You Credit Score- How's Your FICO?

Since we live in an computer-driven world, it should come as no surprise that your ability to repay your mortgage comes down to a single number. Credit reporting agencies use your history of paying all types of loans in order to create a FICO score.

Each of the three credit agencies has its own formula for building your credit score. Fair Isaac and Cooriginally developed this score. . Experian uses this model and calls its score FICO. Equifax's model, based on FICO, is called BEACON, while TransUnion, which also uses a slightly modified FICO, calls its score EMPIRICA. While these methods vary, the differences aren't huge; each agency uses the following in building your score:

  • Your Credit History - How many years have you had credit?
  • History of Payments - Do you have any payments later than 30 days?
  • Balances on your Credit Cards - How many accounts do you have, and how much do you owe?
  • Requests for Credit - How many times have you had your credit checked for a loan?

These factors are weighted a little bit differently depending on the formula being used. The results are added up and distilled into a single number. Credit scores range from 300 to 800. Higher is always better. Typical home buyers will likely find their FICO scores between 620 and 800.

Your FICO score affects how much you pay in interest every month

Did you know? FICO scores are used for more than just determining whether or not you qualify for a mortgage. Higher scores indicate you are a better credit risk, and thus may qualify for a better mortgage rate.

Raising your credit score

What can you do about your FICO score? Unfortunately, not much. Because the score is based on a lifetime of credit history, it is difficult to change it quickly. (Of course you must remove incorrect data on your credit report.)

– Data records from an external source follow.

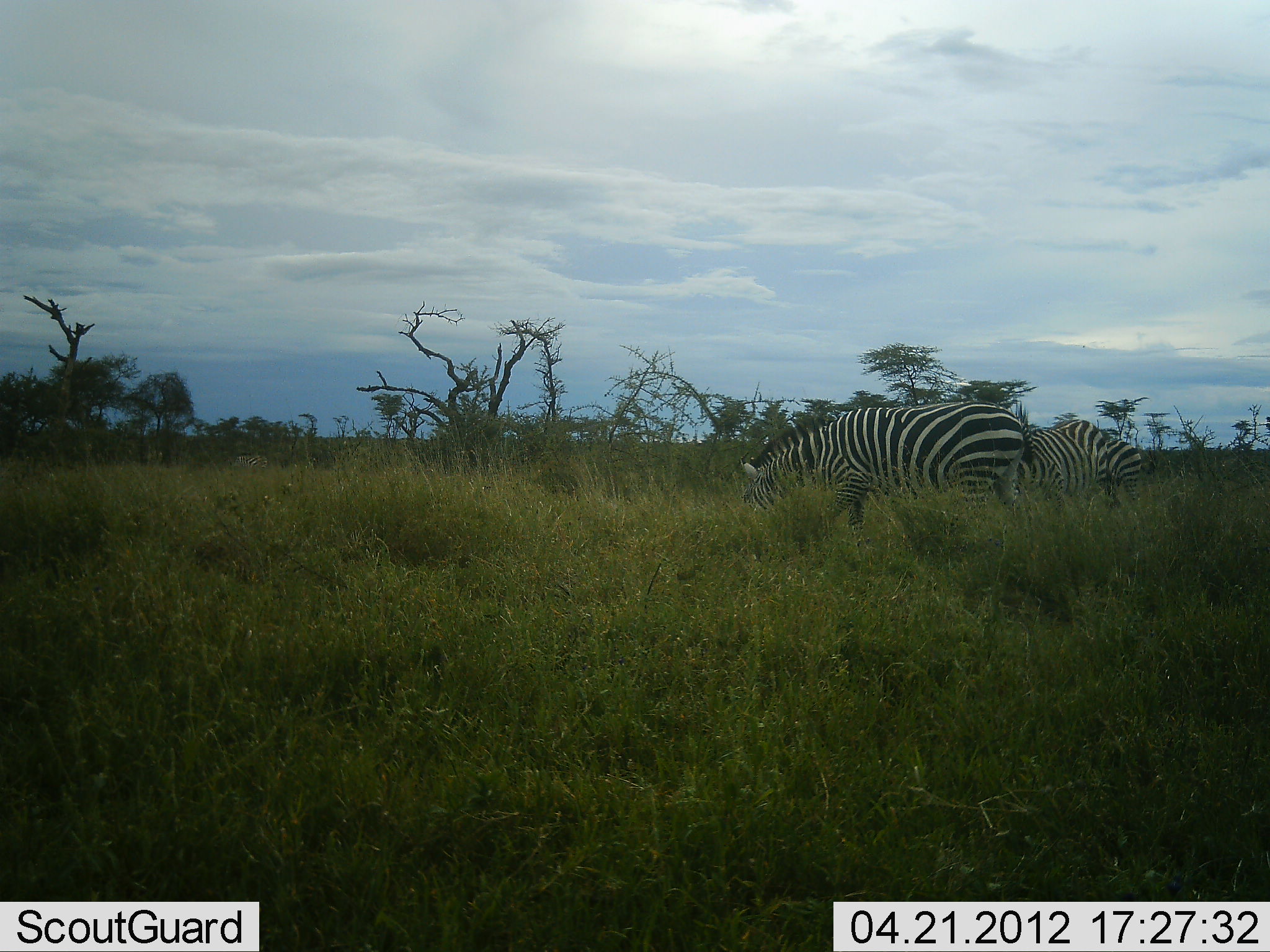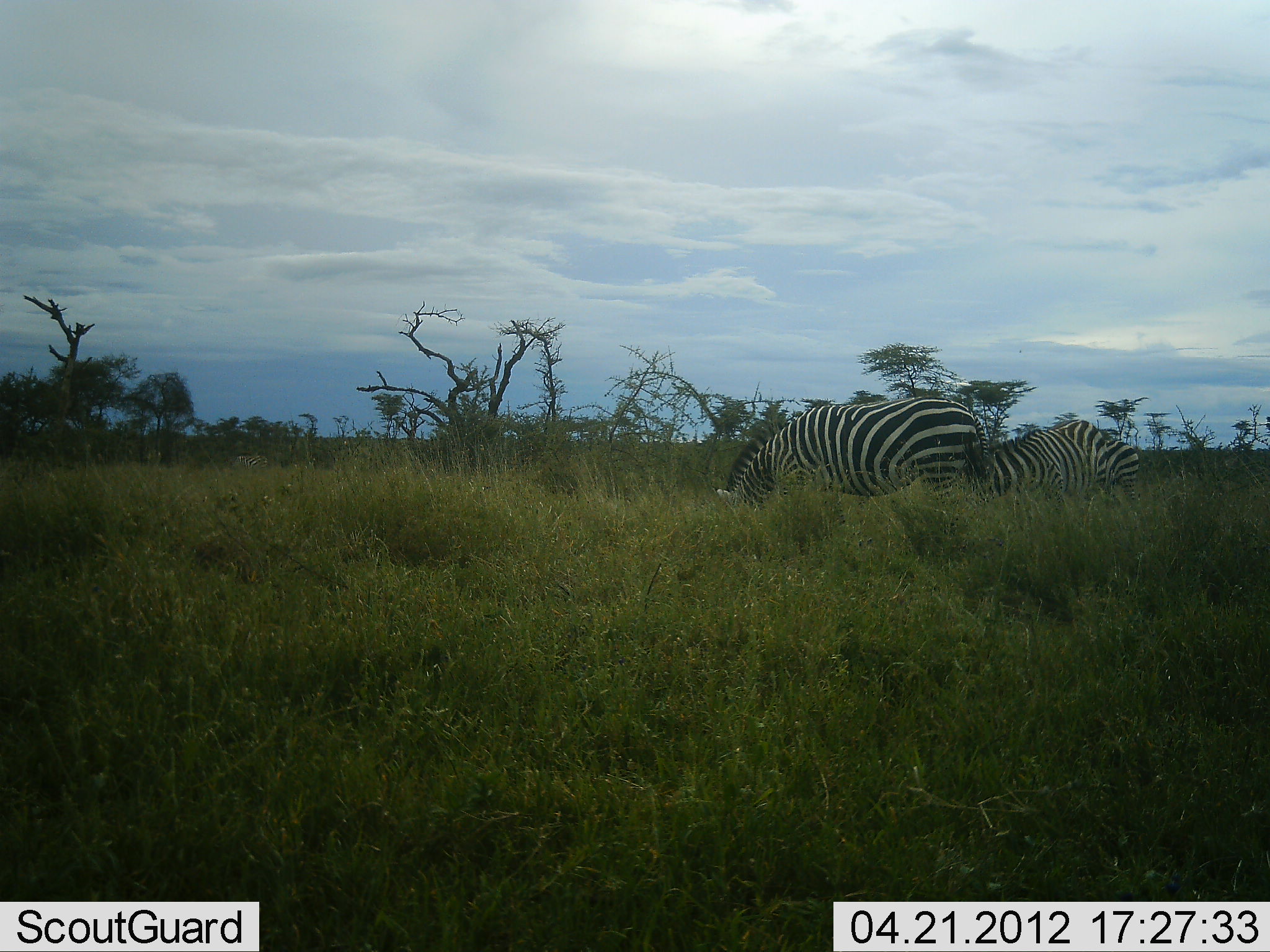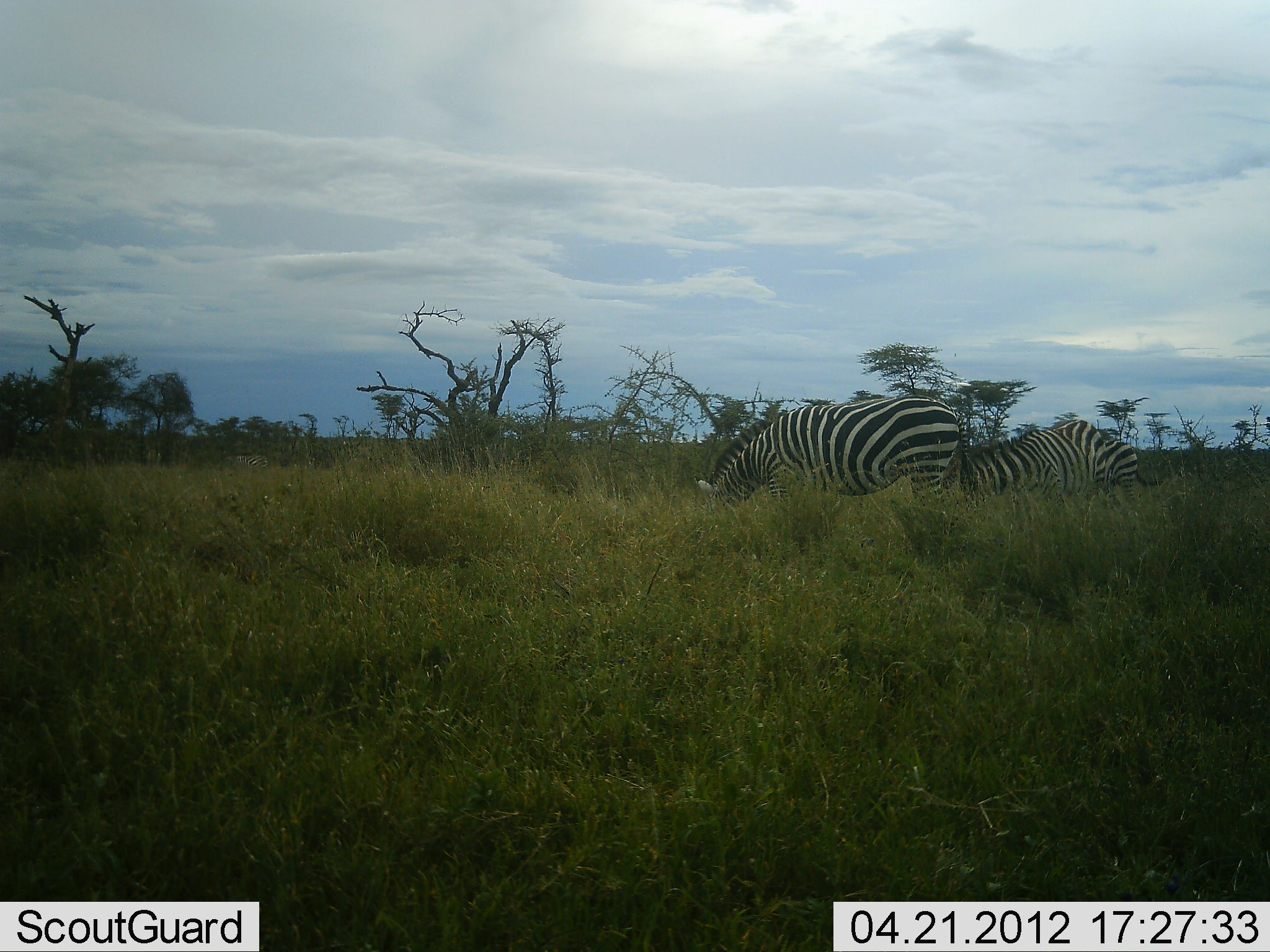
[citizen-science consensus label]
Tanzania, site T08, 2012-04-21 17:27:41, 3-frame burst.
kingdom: Animalia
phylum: Chordata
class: Mammalia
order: Perissodactyla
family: Equidae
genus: Equus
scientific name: Equus quagga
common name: plains zebra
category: zebra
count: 2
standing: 22%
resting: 0%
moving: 17%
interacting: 0%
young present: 6%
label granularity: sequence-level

How do I find out my credit score?

To raise your credit score, you've got to have the reports that the agencies use to build it, and of course, you need the score itself. Fair Isaac has created a web site (www.myFICO.com) that lets you do just that. It's inexpensive to get your FICO score from all three agencies, along with your credit report. Also available are helpful information and tools that can help you analyze what actions might have the greatest impact on your FICO score.

You can get a federally-mandated free credit report every year from all three credit reporting agencies when you visit AnnualCreditReport.com. While this report does not include a free credit score, the cost to "upgrade" your report to include a credit score is very reasonable.

Now that you have all the facts, you'll be a more informed consumer and you'll be better positioned to get the right mortgage for you.